Video Art Program[The 45th Program] Kirk Palmer
July 18-September 6, 2015
Murmur, 2006, HD video, black and white, sound, 7 min.
Hiroshima, 2007, single-screen installation, 16mm film (Digital Master), colour, sound, 18 min.
Kirk Palmer first came to Japan in 2005. At this time, when he looked from the foothills on the outskirts of Kyoto over the city occupying the flat basin below, surprisingly, what sprang to mind were photographs he had seen in a book of Hiroshima immediately after the atomic bombing. Palmer learned that Kyoto was one of the candidate cities on a list of potential atomic bomb targets chosen by the US armed forces, and this strengthened the link between Kyoto and Hiroshima in the artist’s mind. His video piece Murmur shows only a bamboo grove in the hills around Kyoto, and the sky, with no imagery suggestive of the atomic bomb or Hiroshima. However, the ominous thrashing of the bamboo when blown by a strong wind evokes a sense of dread.
Hiroshima, filmed in the present-day city, presents a matter-of-fact sequence of images of life in Hiroshima today, familiar to any current resident: a local pool, a historic department store, streetcars in motion. Symbolic sites that continue to illustrate and speak of the bomb’s legacy do not appear. Palmer evokes “Hiroshima” (in the sense of the historical event) by intentionally omitting it from his portrayal of present-day Hiroshima, thereby sounding an alarm against historical amnesia.
Born 1971 in Northampton, UK. Lives and works in London.

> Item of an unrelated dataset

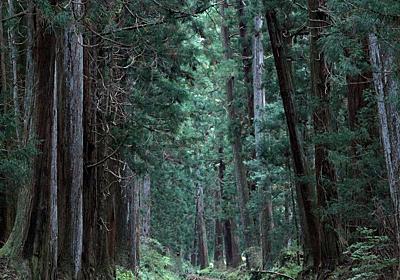 ギネスブックも認める世界一の杉並木「日光杉並木街道」を歩いて東照宮へ! | 栃木県 | LINEトラベルjp 旅行ガイド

Palmer earned an MFA at the Royal College of Art in London, majoring in photography. In 2005, while enrolled at the college, he traveled to Japan on an exchange program, studying at Kyoto City University of Arts. Palmer has shown photographs and film works at exhibitions and screenings in Japan and other countries. In 2015, his solo exhibition Remembering Absence was held at Daiwa Foundation Japan House, operated by the Daiwa Anglo-Japanese Foundation, in London.